The particle size may be measured by Dynamic light scattering system. The particle size may be measured by D50 analysis. The particle size analysis may be done by laser diffraction method as per ASTM D4894.

Specific Surface area
In an embodiument, The low molecular weight PTFE micropowder may have specific surface area (SSA) ranging from 3.0 to 20.0 m2/g,
The specific surface area may be measured by BET using a surface analyzer with a mixed gas of 30% nitrogen and 70% helium as the carrier gas and liquid nitrogen.

Standard Gravity
In an embodiment, the low molecular weight PTFE micropowder may have standard gravity ranges from 2.145-2.212.

Melting point/Temperature measurement
In an embodiment, the melt viscosity may be measured at 380°C at 21.6 Kg load.
The temperature may be measured by using ASTM D 4591 by using differential scanning calorimeter. Here approximately 3 mg of the low-molecular weight PTFE powder may be placed in an aluminum pan (crimped container) and the temperature is raised 10°C./min in the 240 to 380°C at 21.6 Kg load under a 50 mL/min air flow. The melting point may be defined as the minimum point of required melting heat within the above range.

In an embodiment, the low molecular weight PTFE micropowder may have extractable fluoride level which may range from 1 ppm or less by weight .
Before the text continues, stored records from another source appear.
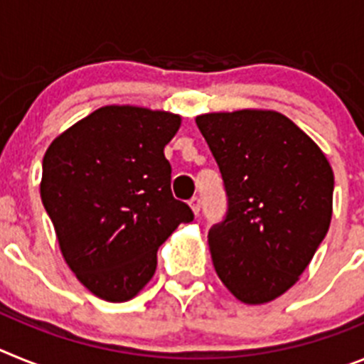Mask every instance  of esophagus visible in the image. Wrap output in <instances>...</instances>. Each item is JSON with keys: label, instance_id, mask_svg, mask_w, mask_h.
<instances>
[{"label": "esophagus", "instance_id": "esophagus-1", "mask_svg": "<svg viewBox=\"0 0 364 364\" xmlns=\"http://www.w3.org/2000/svg\"><path fill=\"white\" fill-rule=\"evenodd\" d=\"M189 205H191L193 213H195V215L200 213V198H198V197H193L191 200H189Z\"/></svg>", "mask_w": 364, "mask_h": 364}]
</instances>
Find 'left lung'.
I'll return each mask as SVG.
<instances>
[{
	"label": "left lung",
	"mask_w": 364,
	"mask_h": 364,
	"mask_svg": "<svg viewBox=\"0 0 364 364\" xmlns=\"http://www.w3.org/2000/svg\"><path fill=\"white\" fill-rule=\"evenodd\" d=\"M228 193L226 218L208 233L215 272L246 304L281 297L326 237L333 171L321 147L269 109L198 114Z\"/></svg>",
	"instance_id": "obj_1"
}]
</instances>
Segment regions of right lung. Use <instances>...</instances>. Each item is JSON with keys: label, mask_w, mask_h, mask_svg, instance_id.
<instances>
[{"label": "right lung", "mask_w": 364, "mask_h": 364, "mask_svg": "<svg viewBox=\"0 0 364 364\" xmlns=\"http://www.w3.org/2000/svg\"><path fill=\"white\" fill-rule=\"evenodd\" d=\"M182 117L105 105L45 151L40 193L60 252L96 297L125 302L153 279L156 252L193 211L171 193L164 147Z\"/></svg>", "instance_id": "add662e5"}]
</instances>
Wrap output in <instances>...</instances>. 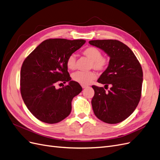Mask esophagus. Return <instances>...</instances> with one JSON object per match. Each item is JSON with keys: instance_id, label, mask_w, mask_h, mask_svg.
Returning <instances> with one entry per match:
<instances>
[{"instance_id": "esophagus-1", "label": "esophagus", "mask_w": 160, "mask_h": 160, "mask_svg": "<svg viewBox=\"0 0 160 160\" xmlns=\"http://www.w3.org/2000/svg\"><path fill=\"white\" fill-rule=\"evenodd\" d=\"M82 88H86L88 87V86H86V85H82Z\"/></svg>"}]
</instances>
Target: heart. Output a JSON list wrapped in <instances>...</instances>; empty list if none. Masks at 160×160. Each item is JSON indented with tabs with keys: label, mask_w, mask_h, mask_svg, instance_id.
Returning a JSON list of instances; mask_svg holds the SVG:
<instances>
[{
	"label": "heart",
	"mask_w": 160,
	"mask_h": 160,
	"mask_svg": "<svg viewBox=\"0 0 160 160\" xmlns=\"http://www.w3.org/2000/svg\"><path fill=\"white\" fill-rule=\"evenodd\" d=\"M82 54L90 59V67L91 68L98 71L104 70L106 68L108 61L106 58L102 57V54L99 49L93 46H90L82 51ZM76 58L75 55H70L66 60L67 68L69 70H74L76 68ZM96 75L93 71H78L72 76V80L81 85H88L92 80L96 78Z\"/></svg>",
	"instance_id": "obj_1"
}]
</instances>
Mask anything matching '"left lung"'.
I'll return each instance as SVG.
<instances>
[{"label": "left lung", "mask_w": 160, "mask_h": 160, "mask_svg": "<svg viewBox=\"0 0 160 160\" xmlns=\"http://www.w3.org/2000/svg\"><path fill=\"white\" fill-rule=\"evenodd\" d=\"M90 44L104 50L109 64L98 82L111 88L92 86V106L96 116L108 123H120L130 116L140 102L143 82L142 66L128 46L116 40H96Z\"/></svg>", "instance_id": "obj_1"}]
</instances>
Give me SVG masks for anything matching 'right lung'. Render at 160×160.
Instances as JSON below:
<instances>
[{
    "mask_svg": "<svg viewBox=\"0 0 160 160\" xmlns=\"http://www.w3.org/2000/svg\"><path fill=\"white\" fill-rule=\"evenodd\" d=\"M85 42L82 39L46 40L23 62L20 93L25 105L38 120L56 123L70 114L72 100L82 88L78 82L71 80L66 60ZM59 82L69 84L56 89L55 86Z\"/></svg>",
    "mask_w": 160,
    "mask_h": 160,
    "instance_id": "add662e5",
    "label": "right lung"
}]
</instances>
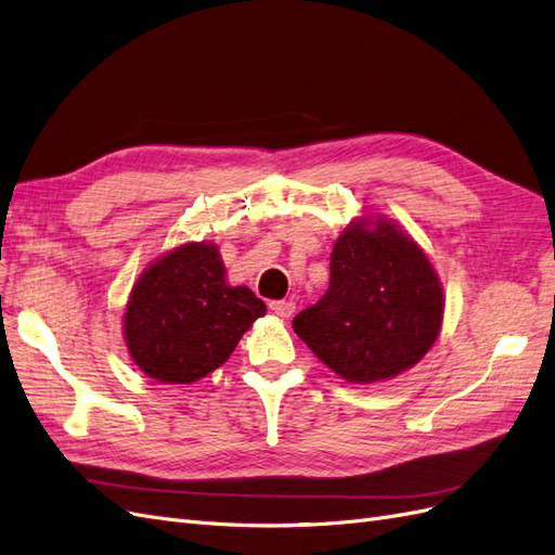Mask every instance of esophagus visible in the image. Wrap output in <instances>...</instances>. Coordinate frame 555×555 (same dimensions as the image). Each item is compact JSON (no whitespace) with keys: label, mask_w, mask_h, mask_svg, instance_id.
Returning <instances> with one entry per match:
<instances>
[{"label":"esophagus","mask_w":555,"mask_h":555,"mask_svg":"<svg viewBox=\"0 0 555 555\" xmlns=\"http://www.w3.org/2000/svg\"><path fill=\"white\" fill-rule=\"evenodd\" d=\"M268 308H271L273 314H278L282 319H289L294 314V310H296V304H294V300H271V304H268Z\"/></svg>","instance_id":"esophagus-1"}]
</instances>
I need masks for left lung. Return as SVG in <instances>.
Masks as SVG:
<instances>
[{"label":"left lung","instance_id":"1","mask_svg":"<svg viewBox=\"0 0 555 555\" xmlns=\"http://www.w3.org/2000/svg\"><path fill=\"white\" fill-rule=\"evenodd\" d=\"M444 294L424 249L386 217H359L331 251V282L294 331L354 384L391 379L424 359L442 328Z\"/></svg>","mask_w":555,"mask_h":555}]
</instances>
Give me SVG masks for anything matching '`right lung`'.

In an embodiment, low molecular weight PTFE micropowder is made by direct polymerization process that is devoid of any further degradation step like irradiation or high temperature treatment.
In another embodiment, a process for preparing a low molecular weight polytetrafluoroethylene (PTFE) micropowder having melt viscosity of range melt viscosity of 1,000,000- 999,999,999 Pascal at 380°C at 21.6 Kg load is disclosed.
Accordingly, Figure 1 illustrates process for producing low molecular weight polytetrafluoroethylene micropowder from high molecular weight PTFE composition.
The present invention, in all its aspects, is described in detail as follows:

Referring to Figure 1, a process for preparing a low molecular weight polytetrafluoroethylene (PTFE) micropowder is disclosed which, comprising the steps of:
(a) polymerizing Tetrafluoroethylene (TFE);
(b) coagulating the particles of PTFE to increase particle size;
(c) washing the particles of PTFE to remove impurities; and
(d) drying the wet PTFE micropowder to remove moisture and volatiles.
In an embodiment, fluoromonomers may comprises of Tetrafluoroethylene. It may be in gas form and condensed at high pressure into liquid form. The monomer may be stored in metering tank for further adding it for further process in to required quantity.
The fluoromonomer may be passed through silica gel absorber to remove moisture prior to feeding it into polymerization reactor. The reactor may be made free from any oxygen content. DI water may be further added to reactor as media at specified RPM to control reaction rate.
Various reaction additives added into reactor may comprise of following:
a. Inorganic sulphates as initiator, used as a positive catalyst for initiation of monomer during reaction
b. Ammonia to maintain basic pH
c. Surfactant system which reduces surface tension between media and monomer by micelles formation required for growth of polymer to make stable dispersion
d. Organic Chain transfer agents(CTA) which helps in required size chain formation

Referring to fig.1, polymerization step is step 1 where fluoromonomers are polymerized into various process conditions:-
Temperature: The temperature for polymerization may range from 20-120 deg C.
Pressure: The pressure during polymerization may range from 8-25 bar
Reaction Time: The total reaction time varies from 60-400 mins
After consumption of defined quantity of fluoromonomers and down polymerization to certain pressure gets completed, pressure eventually may be released to atmosphere and polymer may be formed in latex form (solid and liquid mixture). All solid particles present in primary particles may ranges from 50-200 nm.
Following to polymerization step, coagulation of PTFE particles may occur. Coagulation leads to an increase in the particle size distribution of the polymer from nanometer range to micrometers.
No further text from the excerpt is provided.